Rats tie the story together — a story of both the city and its people — and through them Anthony finds a new approach from which to discuss the history of injustice in Baltimore.
Rat Film is as confusing as it is poignant. The drastic cuts and seemingly disconnected scenes force the viewer to consider how the pieces fit together. There are some fixed points within the film, with Baltimore Rat Rubout worker Harold Edmund being the most prevalent.
Edmund has what is likely the most defining line in the film: “It ain’t never been a rat problem in Baltimore. Always been a people problem.”
Anthony explores both the literal and the metaphorical by following Edmund and other Baltimoreans as they hunt rats throughout the city, as well as delving into the consequences of segregation and redlining.

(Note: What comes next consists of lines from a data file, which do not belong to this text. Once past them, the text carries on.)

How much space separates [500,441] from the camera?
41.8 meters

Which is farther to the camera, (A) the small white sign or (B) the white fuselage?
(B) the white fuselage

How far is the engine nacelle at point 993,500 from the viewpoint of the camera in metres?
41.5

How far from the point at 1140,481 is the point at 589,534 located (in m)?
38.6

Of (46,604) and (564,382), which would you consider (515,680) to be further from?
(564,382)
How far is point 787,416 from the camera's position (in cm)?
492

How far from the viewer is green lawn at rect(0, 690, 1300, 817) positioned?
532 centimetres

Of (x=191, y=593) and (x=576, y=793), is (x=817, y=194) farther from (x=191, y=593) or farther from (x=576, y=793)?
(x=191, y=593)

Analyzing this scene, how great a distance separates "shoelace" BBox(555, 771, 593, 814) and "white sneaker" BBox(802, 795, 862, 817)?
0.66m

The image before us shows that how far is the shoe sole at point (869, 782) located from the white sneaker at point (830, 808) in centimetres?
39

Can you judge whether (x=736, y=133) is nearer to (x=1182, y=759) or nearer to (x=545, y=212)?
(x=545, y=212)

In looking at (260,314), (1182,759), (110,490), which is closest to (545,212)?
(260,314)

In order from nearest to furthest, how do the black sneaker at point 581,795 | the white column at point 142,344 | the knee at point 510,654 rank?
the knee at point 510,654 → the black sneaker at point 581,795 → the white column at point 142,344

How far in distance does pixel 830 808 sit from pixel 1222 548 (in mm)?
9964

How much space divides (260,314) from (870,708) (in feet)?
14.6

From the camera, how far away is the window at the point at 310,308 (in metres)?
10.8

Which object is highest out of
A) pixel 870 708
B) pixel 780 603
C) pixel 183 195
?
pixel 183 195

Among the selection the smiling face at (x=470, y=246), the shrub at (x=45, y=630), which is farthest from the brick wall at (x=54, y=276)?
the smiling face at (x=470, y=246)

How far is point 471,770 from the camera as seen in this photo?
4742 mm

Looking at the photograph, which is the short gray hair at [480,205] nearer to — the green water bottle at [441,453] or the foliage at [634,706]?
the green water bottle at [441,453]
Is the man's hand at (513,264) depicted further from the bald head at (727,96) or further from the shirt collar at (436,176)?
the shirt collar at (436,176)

Baltimore was influential in the development of housing segregation, and during the 1930s the practice was legitimized by the passage of the National Housing Act.
Baltimore neighborhoods shaded red were squalid, impoverished and majority black communities that were rife with rats — among other things. Anthony emphasizes rats as being synonymous with poverty and racial and economic inequality.
That divide in Baltimore is often embodied by Hopkins, which has long had an antagonistic relationship with the city, and Anthony capitalizes on this by telling the stories of experiments conducted during the mid-20th century by the University aimed at curbing Baltimore’s rat population.
The white faces of the Hopkins researchers and the black faces of the population whose struggles are no more than factors to be studied cut a deep contrast, particularly in a city where the most vulnerable are so often the subjects of examination and experimentation.
Anthony’s filmmaking, particularly his often jarring editing, humanizes Baltimore’s rat population, makes them sympathetic symbols of deeper problems. The rat becomes a victim itself, a consequence of institutionalized racism and economic injustice.
Like Edmund says early in the film, there is no rat problem. That sensitive approach to both rats and people, as well as how they coexist in Baltimore, is juxtaposed against certain cold, scientific features.
Throughout the film, the cold and sometimes mechanical voice of Maureen Jones provides commentary. She runs through facts and figures, names and dates, in a way that seems to speak for the dehumanized approach to Baltimore as a city.
In the same vein, Rat Film includes sequences which envision Baltimore as a video game, where players float disconnected from block to block, observing the city as a fixed entity full of faceless people.
The documentary is soundtracked by Baltimore musician Dan Deacon, whose ethereal yet intimidating soundscape underscores the more dystopian features of the film, fitting in well with Jones’ monotone voice over and the sudden, mechanical cuts that splice the scenes together.
To repeat, Rat Film is not just a documentary about rats. The rats are crucial to the story, but they’re ultimately a vehicle analogous to the thousands of abused people living in the Baltimore neighborhoods, which have long suffered due to forces beyond their control.
Anthony sees similarities between the treatment of people and the treatment of rats. Yet, Anthony defies the normal conventions of documentary to make this point far more subjective: He provides a story and the viewer is somewhat left to draw their own conclusions.
Ultimately though, Anthony’s work redeems both the rat as a living thing — not a mere symbol of filth — and the people as individuals, not merely statistics to be studied.
Rat Film is effectively a project of humanization, an attack against forces which seek to turn communities into nothing more than a variable of study.